Could Massive DoD Contract Make Electronic Health Records Interoperable?

One of the main challenges to actualizing the promise of electronic health records in improving patient care is that they are developed as part of proprietary systems and are not always interoperable. FierceHealthIT asks if a $11 billion contract to develop electronic health records for the Department of Defense could "be a game-changer for healthcare in the United States due to its sheer size and scope." The system will integrate a commercial electronic health records system to cover the DoD's nearly 10 million beneficiaries, FierceHealthIT reports.

Effort to Link Millions of Patient Health Records Raises Privacy Concerns

Government-funded scientists are connecting "terabytes of patient medical records" at 11 sites across the country, The Washington Post reports. The result would be possibly the largest repository of medical information in the country, containing the medical information of 26 million to 30 million Americans.
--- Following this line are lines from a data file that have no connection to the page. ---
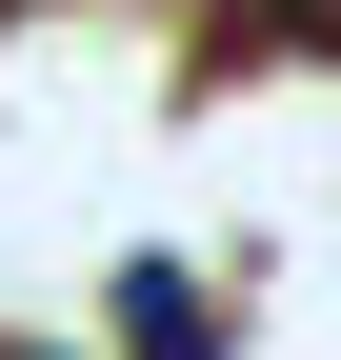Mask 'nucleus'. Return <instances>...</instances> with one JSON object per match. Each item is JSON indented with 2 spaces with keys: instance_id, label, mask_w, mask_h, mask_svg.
<instances>
[{
  "instance_id": "f257e3e1",
  "label": "nucleus",
  "mask_w": 341,
  "mask_h": 360,
  "mask_svg": "<svg viewBox=\"0 0 341 360\" xmlns=\"http://www.w3.org/2000/svg\"><path fill=\"white\" fill-rule=\"evenodd\" d=\"M120 340L141 360H201V281H120Z\"/></svg>"
}]
</instances>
The new repository also raises privacy and propietary concerns, presenting "tricky ethical questions about who owns and controls the data, how to protect patient privacy and how research questions will be prioritized," The Post also reports.

"'The raw data is not what is being shared. That remains with the institution that the patient trusts,' said Devon McGraw, director of the health privacy project for the Center for Democracy and Technology," The Post further reports.

The project arises out of a Affordable Care Act provision  to create an independent nonprofit to help doctors and patients make better-informed decisions about their care, The Post further reports.